Since fate has led me to return to you

Poi che per mia ventura a veder torno
Since fate has led me to return to you,
to gaze upon you, sweet hills, and you, clear,
fresh waters. Gentle place, whom nature
made enchanting and magnificent,

I can truthfully call that day lucky
and ever praise the longing then born in me
once more to look on you who had lain dead
in a heart through which pain had wound itself.

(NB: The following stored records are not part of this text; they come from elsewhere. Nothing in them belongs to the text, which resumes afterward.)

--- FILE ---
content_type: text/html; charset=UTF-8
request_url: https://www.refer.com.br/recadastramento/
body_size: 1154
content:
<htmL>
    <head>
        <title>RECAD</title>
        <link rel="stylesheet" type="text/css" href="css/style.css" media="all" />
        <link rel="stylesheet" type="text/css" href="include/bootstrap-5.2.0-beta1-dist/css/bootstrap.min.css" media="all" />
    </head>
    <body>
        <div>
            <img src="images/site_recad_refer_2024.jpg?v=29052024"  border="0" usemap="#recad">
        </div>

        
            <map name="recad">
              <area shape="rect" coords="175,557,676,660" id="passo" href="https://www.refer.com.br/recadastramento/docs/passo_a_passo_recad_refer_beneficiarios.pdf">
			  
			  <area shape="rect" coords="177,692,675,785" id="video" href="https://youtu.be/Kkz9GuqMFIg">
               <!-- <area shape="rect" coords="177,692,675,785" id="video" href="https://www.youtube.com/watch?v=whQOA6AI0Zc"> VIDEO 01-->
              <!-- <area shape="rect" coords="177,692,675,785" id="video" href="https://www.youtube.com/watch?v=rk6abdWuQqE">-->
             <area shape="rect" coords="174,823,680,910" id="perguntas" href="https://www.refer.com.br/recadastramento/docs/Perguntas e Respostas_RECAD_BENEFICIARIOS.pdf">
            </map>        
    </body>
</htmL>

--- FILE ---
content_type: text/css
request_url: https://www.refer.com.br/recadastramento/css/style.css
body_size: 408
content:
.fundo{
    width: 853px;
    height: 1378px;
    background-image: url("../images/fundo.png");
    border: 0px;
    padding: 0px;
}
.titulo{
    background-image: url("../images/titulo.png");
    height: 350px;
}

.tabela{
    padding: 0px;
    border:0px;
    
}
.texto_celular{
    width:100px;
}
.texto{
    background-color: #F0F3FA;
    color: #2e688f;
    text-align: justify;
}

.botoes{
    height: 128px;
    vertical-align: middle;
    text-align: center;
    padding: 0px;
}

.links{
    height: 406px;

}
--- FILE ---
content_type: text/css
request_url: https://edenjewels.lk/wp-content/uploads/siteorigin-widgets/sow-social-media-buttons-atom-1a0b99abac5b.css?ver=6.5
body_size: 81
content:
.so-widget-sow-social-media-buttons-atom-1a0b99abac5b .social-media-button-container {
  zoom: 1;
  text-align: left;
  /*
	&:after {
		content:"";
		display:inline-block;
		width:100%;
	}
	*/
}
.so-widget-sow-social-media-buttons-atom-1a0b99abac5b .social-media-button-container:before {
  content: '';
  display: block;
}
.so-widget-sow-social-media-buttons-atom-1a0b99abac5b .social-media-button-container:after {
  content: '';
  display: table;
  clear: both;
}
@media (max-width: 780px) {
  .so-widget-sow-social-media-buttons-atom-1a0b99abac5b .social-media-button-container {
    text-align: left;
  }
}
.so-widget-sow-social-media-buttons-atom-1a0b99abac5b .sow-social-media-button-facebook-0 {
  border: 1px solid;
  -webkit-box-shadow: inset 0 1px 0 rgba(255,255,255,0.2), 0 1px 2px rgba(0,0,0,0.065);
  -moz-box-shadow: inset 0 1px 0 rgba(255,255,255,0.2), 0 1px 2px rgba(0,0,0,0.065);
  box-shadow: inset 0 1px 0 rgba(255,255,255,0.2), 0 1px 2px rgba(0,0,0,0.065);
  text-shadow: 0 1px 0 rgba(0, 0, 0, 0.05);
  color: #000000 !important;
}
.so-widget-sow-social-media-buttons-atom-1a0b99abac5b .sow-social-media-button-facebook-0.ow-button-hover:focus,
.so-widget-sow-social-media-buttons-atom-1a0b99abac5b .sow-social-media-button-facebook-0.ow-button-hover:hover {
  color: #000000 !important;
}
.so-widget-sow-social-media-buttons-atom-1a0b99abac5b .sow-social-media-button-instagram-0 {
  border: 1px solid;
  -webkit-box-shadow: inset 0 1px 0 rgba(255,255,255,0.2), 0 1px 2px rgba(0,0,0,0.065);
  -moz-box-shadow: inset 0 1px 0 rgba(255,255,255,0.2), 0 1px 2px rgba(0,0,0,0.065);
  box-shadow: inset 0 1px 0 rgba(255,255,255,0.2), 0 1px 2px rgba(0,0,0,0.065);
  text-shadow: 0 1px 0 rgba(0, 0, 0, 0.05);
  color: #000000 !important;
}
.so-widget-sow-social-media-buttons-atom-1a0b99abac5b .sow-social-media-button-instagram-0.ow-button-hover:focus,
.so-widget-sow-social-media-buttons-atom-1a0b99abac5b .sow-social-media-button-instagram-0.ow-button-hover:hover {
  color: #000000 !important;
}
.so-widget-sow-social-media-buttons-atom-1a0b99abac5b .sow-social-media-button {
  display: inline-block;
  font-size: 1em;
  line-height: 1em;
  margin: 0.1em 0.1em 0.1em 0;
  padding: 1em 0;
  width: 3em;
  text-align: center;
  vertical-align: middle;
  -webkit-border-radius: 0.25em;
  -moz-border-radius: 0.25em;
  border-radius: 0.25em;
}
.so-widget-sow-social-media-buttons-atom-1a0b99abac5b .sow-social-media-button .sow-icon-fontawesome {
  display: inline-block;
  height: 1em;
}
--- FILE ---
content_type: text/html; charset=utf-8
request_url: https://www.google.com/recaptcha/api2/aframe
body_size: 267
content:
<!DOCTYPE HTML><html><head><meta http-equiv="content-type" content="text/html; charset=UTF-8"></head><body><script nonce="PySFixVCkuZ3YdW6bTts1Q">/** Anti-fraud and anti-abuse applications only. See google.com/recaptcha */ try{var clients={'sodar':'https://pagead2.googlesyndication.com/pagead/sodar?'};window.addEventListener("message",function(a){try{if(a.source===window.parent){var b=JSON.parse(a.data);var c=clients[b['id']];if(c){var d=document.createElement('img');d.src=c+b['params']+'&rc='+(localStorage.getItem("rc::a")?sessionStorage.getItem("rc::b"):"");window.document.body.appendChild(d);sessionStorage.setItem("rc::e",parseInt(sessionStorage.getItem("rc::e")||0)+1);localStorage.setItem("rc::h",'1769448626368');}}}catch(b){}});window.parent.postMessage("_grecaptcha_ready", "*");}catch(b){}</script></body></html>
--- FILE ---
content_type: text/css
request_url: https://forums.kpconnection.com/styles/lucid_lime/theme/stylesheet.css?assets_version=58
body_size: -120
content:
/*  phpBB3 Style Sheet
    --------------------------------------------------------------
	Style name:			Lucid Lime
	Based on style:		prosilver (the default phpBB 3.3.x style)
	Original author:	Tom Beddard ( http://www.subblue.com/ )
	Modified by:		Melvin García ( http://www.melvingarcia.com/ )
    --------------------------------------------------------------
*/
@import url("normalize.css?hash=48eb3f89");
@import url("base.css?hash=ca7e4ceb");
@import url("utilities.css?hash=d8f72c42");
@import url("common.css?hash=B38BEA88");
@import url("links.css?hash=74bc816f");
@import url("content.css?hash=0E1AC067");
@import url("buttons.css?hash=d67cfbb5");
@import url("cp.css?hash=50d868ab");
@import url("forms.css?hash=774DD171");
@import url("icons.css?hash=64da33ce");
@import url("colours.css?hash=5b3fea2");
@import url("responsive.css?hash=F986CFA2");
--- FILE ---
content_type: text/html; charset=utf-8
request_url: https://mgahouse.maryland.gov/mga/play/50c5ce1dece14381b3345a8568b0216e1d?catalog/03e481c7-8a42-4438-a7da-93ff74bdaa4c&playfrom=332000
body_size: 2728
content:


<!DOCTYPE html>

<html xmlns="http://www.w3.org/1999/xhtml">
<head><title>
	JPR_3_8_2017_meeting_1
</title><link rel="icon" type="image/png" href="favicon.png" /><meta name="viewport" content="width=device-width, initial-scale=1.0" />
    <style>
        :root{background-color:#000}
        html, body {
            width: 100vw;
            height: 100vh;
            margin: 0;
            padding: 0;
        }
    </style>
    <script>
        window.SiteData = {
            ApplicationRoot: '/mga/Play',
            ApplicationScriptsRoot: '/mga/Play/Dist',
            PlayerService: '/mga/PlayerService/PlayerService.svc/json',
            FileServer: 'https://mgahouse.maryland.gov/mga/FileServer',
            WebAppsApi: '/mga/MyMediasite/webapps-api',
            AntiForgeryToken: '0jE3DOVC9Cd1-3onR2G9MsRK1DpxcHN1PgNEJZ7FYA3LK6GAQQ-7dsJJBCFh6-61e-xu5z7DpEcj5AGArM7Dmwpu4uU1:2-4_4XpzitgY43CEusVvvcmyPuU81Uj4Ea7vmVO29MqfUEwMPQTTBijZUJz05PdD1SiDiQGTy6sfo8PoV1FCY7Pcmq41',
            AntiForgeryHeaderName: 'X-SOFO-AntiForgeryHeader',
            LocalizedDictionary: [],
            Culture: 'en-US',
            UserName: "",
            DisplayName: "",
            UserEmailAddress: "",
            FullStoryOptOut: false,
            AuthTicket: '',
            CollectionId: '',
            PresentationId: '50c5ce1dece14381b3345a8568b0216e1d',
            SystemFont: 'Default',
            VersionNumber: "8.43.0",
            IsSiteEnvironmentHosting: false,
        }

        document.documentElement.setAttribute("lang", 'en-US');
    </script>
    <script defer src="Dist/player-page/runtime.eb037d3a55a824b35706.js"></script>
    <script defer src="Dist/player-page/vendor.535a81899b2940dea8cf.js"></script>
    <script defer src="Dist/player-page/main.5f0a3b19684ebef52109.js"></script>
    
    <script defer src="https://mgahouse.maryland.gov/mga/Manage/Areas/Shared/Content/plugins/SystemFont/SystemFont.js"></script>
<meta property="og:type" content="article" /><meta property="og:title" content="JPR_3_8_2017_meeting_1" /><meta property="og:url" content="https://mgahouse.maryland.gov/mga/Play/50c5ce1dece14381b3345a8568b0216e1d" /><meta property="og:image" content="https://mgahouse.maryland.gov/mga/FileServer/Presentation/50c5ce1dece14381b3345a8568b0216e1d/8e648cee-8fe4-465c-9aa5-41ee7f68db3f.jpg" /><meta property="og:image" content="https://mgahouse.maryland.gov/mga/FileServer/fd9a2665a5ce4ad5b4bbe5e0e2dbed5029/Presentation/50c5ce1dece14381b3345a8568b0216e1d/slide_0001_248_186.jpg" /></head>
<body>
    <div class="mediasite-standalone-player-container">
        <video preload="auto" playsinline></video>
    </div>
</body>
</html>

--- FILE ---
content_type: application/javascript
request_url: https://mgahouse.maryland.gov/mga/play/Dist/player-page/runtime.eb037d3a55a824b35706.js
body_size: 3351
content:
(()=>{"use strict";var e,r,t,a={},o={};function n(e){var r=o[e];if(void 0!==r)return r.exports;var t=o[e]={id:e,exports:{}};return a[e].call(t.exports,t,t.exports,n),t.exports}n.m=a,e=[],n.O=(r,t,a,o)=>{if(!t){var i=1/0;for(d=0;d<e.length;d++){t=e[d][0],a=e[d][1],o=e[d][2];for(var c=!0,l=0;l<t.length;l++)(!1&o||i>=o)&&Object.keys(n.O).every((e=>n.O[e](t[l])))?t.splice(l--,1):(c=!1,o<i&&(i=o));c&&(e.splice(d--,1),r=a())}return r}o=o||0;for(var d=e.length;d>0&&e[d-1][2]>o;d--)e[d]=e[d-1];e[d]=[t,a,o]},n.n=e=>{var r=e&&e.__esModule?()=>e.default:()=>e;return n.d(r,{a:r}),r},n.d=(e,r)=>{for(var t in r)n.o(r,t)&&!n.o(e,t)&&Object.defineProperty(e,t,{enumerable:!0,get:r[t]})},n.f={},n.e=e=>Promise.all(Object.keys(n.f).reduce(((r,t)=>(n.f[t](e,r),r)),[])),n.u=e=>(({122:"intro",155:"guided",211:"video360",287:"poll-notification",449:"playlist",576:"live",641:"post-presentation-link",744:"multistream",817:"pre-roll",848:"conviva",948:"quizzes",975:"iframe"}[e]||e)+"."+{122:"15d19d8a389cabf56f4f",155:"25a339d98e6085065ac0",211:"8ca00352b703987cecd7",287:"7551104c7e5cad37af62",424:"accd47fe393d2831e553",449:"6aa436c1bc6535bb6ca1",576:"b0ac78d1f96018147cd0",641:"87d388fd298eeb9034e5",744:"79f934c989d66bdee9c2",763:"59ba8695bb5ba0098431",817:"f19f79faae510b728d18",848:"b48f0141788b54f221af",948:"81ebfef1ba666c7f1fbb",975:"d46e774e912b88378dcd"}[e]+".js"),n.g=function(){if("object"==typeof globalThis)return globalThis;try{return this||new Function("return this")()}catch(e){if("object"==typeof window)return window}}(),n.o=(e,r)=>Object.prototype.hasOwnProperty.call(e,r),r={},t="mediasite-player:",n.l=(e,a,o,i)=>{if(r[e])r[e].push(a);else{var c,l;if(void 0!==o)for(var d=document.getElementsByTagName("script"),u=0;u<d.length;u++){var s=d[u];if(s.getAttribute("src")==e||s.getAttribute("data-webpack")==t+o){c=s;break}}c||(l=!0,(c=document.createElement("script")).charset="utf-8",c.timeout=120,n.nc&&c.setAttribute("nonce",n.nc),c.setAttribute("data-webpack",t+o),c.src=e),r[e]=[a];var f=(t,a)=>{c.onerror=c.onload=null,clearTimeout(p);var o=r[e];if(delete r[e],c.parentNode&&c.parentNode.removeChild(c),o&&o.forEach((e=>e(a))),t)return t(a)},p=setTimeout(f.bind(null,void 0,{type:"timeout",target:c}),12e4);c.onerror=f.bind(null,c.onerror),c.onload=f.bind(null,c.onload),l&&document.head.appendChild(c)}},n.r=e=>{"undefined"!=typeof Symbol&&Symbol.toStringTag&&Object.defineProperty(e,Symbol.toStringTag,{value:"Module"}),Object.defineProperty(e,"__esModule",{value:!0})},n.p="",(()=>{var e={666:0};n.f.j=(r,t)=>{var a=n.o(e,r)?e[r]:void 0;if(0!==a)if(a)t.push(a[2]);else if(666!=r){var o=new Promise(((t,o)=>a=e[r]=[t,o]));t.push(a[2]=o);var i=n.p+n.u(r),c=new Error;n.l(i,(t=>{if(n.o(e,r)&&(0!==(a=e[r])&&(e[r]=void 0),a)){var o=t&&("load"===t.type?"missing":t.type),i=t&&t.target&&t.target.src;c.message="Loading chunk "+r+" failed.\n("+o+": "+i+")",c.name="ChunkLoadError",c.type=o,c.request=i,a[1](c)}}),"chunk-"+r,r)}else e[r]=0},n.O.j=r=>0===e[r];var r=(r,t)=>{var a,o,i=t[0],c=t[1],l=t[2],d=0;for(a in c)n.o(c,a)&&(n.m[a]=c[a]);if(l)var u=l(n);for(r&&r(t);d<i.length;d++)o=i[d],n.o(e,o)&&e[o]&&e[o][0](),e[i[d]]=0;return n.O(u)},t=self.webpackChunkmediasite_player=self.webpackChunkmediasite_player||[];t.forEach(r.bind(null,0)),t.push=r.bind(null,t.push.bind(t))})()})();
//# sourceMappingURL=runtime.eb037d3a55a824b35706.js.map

I see you now and feel such sweet pleasure
that no matter how many blows I have
taken from fortune, I at last forget.

May heaven always be generous and kind
to you, blessed place. As for me all
desire -- but for you alone -- is gone.

Poiché, per mia ventura, a veder torno
voi, dolci colli, e voi, chiare e fresch'acque
farti, sito gentil, vago e adorno.

ben posso dire: "Oh fortunato giorno!"
e lodar sempre quel desir che nacque
in me di rivedervi che pria giacque
morto nel cor, di dolor cinto intorno.

Vi veggio or, dunque, e tal dolcezza sento
che quante mai de la Fortuna offese
ricevute ho sinor pongo in oblio;

così sempre vi sia largo e cortese,
lochi beati, il Ciel, come in me spento
è, so non di voi soli, ogni desio.

Sources:

Ruscelli-VG 17:18; Rizzardi 20:20; Chiapetti 18:22; 1995 Bullock 37:96-97. The text is also printed in Ponchiroli-Bonino, Baldcci, Costa-Zalessow. Previous translations: Poss 61; Allen 5. For Key see A Note on the Italian texts

Comments:

She rejoices to return to Correggio after she had been living for some time in Bologna. The closing lines probably refer (quietly) to her husband's death so we may assume he died in Correggio in 1518. For dating, variants, commentary and paraphrase see 1995 Bullock pp. 97-98n. Bullock persuasively argues for Chiapetti's dating of March 1530. Rizzardi placed it in the year 1533; others have thogught the poem about a return to Brescia (see Courten 128-29).